■ **TEXTE À LIRE**
►
Échantillons médicaux gratuits : Quand l’exception devient la règle

Au Maroc, la distribution des échantillons médicaux gratuits (EMG) par les firmes pharmaceutiques est réglementée par la loi 17-04. Celle-ci stipule dans son article 47 que les échantillons, clairement identifiés comme tels, peuvent être fournis aux professionnels de la santé afin de les familiariser avec le produit. Le nombre d’échantillons gratuits pouvant être remis est limité à deux échantillons par produit, par médecin et par visite, et la distribution des médicaments qui contiennent dans leur composition des substances définies comme psychotropes ou stupéfiantes est formellement interdite.

Malheureusement, certains laboratoires pharmaceutiques passent outre la loi en faisant de la distribution massive des EMG une véritable politique commerciale. En inondant les prescripteurs par les EMG, ils espèrent les inciter à prescrire leurs produits. Ils sont confortés en cela par les nombreuses études menées à travers le monde et qui ont démontré l’impact incitatif de cette méthode sur les médecins. C’est notamment le cas d’une étude américaine (1) réalisée en 2006 dans 23 hôpitaux au Texas qui a révélé que les médecins sont plus enclins à prescrire à leurs patients les médicaments dont ils distribuent les EMG.

Si le législateur a veillé à encadrer la distribution des EMG, c’est parce que celle-ci peut être la cause de plusieurs désagréments et dérapages. En plus du risque d’influencer la prescription des médecins, les EMG posent un problème au niveau de leur traçabilité. Ce qui rend très difficile, voire impossible, de remonter le circuit de distribution lors d’un retrait de lot par exemple.
Autre problème posé par les EMG est celui de leur conservation et donc de leur qualité. Les EMG doivent être stockés dans des conditions préservant leur qualité. Leurs dates de péremption doivent être régulièrement vérifiées, et en cas de péremption, ils doivent être détruits selon la procédure légale. Ce qui n’est ni du ressort du médecin, ni de celui du délégué médical.
◄
■ **DONNÉES AFFICHÉES**
►
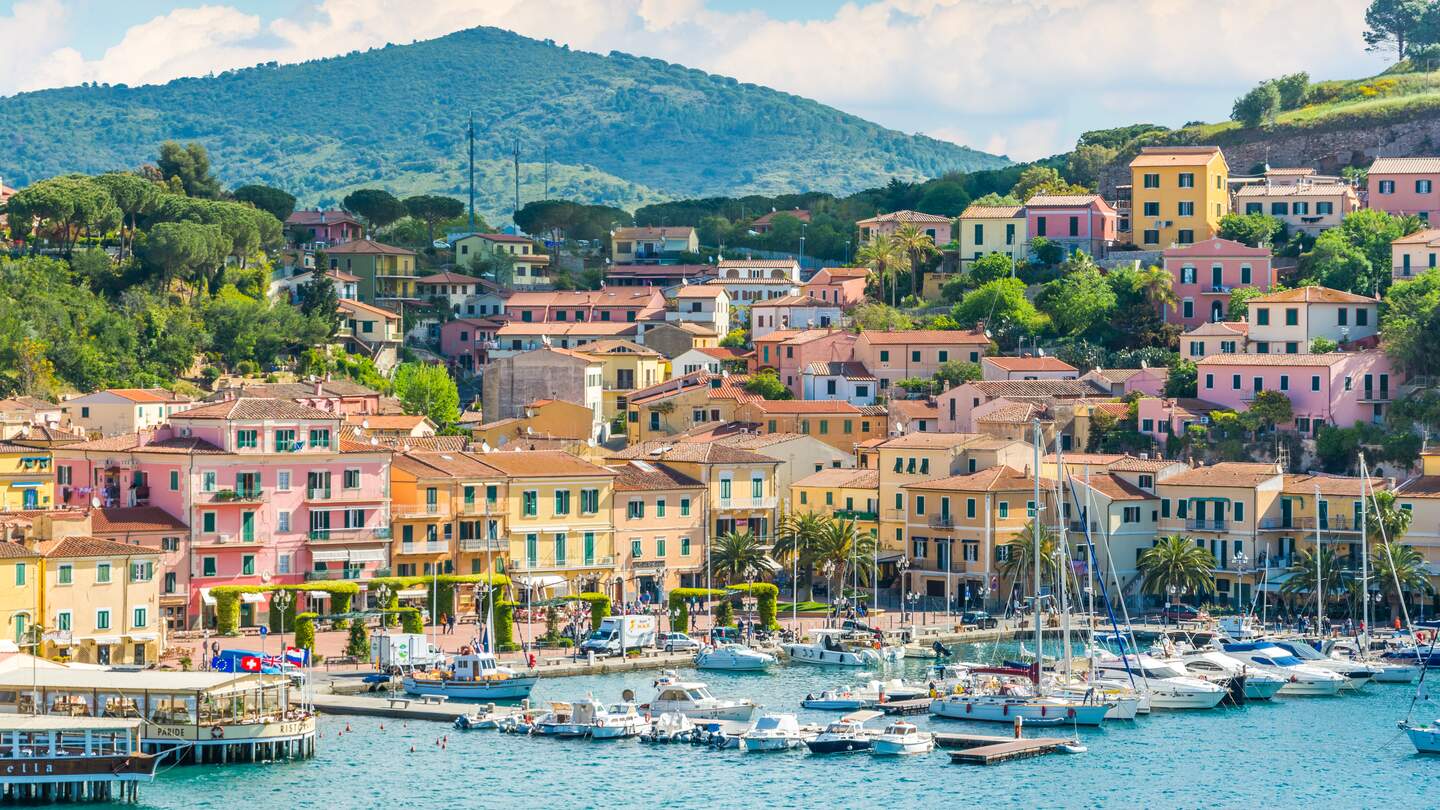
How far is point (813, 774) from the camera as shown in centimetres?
6112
◄
■ **QUESTIONS**
1. Recopiez à l'identique le passage de l'article sur les échantillons médicaux gratuits qui commence par « Si le législateur » et se poursuit jusqu'à « du délégué médical. ».
2. D'après l'article sur les échantillons médicaux gratuits, combien d'échantillons gratuits peut-on remettre au maximum par produit, par médecin et par visite ?
3. Quels problèmes posés par les EMG l'article sur les échantillons médicaux gratuits énumère-t-il ?
Appuyez-vous uniquement sur l'article sur les échantillons médicaux gratuits.

■ **LISTE DES RÉPONSES**
1.
Si le législateur a veillé à encadrer la distribution des EMG, c’est parce que celle-ci peut être la cause de plusieurs désagréments et dérapages. En plus du risque d’influencer la prescription des médecins, les EMG posent un problème au niveau de leur traçabilité. Ce qui rend très difficile, voire impossible, de remonter le circuit de distribution lors d’un retrait de lot par exemple.
Autre problème posé par les EMG est celui de leur conservation et donc de leur qualité. Les EMG doivent être stockés dans des conditions préservant leur qualité. Leurs dates de péremption doivent être régulièrement vérifiées, et en cas de péremption, ils doivent être détruits selon la procédure légale. Ce qui n’est ni du ressort du médecin, ni de celui du délégué médical.

2. Deux échantillons.

3. Le risque d'influencer la prescription des médecins ; le problème de leur traçabilité ; le problème de leur conservation, et donc de leur qualité.